[Your instructions] Please copy out the passage on the OBR's investment forecasts and Sunak's planned fiscal tightening word for word.

[Exercise passage]
═══

Thanks to this tax break, the OBR foresees a short-lived boom in capital spending, expecting business investment to soar by 16.6 per cent next year, more than making up for its fall in 2020.

The danger, though, is that such spending is not just in profitable projects but in schemes undertaken merely to attract government money. In fact, the OBR foresees investment falling back as the tax break ends in 2023. Nor does it envisage this spending raising productivity growth much. It foresees output per worker-hour growing by only 1.3 per cent a year between 2021 and 2025. That’s much less than the pre-2007 trend – and, as economists have pointed out, the OBR has consistently been over-optimistic about productivity growth.

Sunak, however, also announced plans to claw back this year’s giveaways, with a fiscal tightening of £54.7bn pencilled in for 2024-26, equivalent to over 1 per cent of GDP. Although the freezing of income and inheritance tax allowances are part of this tightening, the biggest burden falls upon companies; the rise in corporation tax from 19 to 25 per cent is expected to bring in over £45bn between 2023 and 2026. The OBR warns that this will depress longer-term growth. It will, it says, “increase the cost of capital, lowering the desired capital stock and business investment in the medium term”.

═══

[Provided material]
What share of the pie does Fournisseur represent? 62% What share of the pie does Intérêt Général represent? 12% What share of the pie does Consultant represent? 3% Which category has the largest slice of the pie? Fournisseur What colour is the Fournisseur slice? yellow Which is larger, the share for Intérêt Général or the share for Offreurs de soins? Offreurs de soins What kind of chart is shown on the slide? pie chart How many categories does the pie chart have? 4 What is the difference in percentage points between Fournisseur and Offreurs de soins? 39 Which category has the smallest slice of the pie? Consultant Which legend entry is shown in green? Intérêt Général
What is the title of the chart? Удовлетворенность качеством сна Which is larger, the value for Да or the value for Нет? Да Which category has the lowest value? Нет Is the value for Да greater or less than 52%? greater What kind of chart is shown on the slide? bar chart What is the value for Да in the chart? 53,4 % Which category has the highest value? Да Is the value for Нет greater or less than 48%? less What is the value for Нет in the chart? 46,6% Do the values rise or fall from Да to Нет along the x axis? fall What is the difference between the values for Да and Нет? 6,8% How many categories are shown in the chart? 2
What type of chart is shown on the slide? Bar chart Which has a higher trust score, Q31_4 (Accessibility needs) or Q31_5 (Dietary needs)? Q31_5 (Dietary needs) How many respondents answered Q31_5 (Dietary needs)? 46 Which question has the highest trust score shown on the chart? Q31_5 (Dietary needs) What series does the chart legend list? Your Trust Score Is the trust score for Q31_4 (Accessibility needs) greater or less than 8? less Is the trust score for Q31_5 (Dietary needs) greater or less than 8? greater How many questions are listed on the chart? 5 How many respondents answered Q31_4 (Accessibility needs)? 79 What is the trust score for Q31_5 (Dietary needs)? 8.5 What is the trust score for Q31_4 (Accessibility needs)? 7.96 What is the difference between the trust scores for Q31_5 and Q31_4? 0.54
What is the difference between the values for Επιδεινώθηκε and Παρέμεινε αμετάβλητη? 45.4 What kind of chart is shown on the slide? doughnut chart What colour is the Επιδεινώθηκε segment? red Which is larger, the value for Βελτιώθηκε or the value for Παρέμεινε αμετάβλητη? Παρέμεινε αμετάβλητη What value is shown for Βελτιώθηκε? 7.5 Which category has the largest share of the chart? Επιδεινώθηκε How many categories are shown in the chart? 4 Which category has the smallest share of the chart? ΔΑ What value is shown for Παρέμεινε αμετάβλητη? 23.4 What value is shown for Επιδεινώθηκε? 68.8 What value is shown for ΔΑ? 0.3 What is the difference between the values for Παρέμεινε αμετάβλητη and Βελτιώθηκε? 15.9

═══

[Output for this exercise]
Thanks to this tax break, the OBR foresees a short-lived boom in capital spending, expecting business investment to soar by 16.6 per cent next year, more than making up for its fall in 2020.

The danger, though, is that such spending is not just in profitable projects but in schemes undertaken merely to attract government money. In fact, the OBR foresees investment falling back as the tax break ends in 2023. Nor does it envisage this spending raising productivity growth much. It foresees output per worker-hour growing by only 1.3 per cent a year between 2021 and 2025. That’s much less than the pre-2007 trend – and, as economists have pointed out, the OBR has consistently been over-optimistic about productivity growth.

Sunak, however, also announced plans to claw back this year’s giveaways, with a fiscal tightening of £54.7bn pencilled in for 2024-26, equivalent to over 1 per cent of GDP. Although the freezing of income and inheritance tax allowances are part of this tightening, the biggest burden falls upon companies; the rise in corporation tax from 19 to 25 per cent is expected to bring in over £45bn between 2023 and 2026. The OBR warns that this will depress longer-term growth. It will, it says, “increase the cost of capital, lowering the desired capital stock and business investment in the medium term”.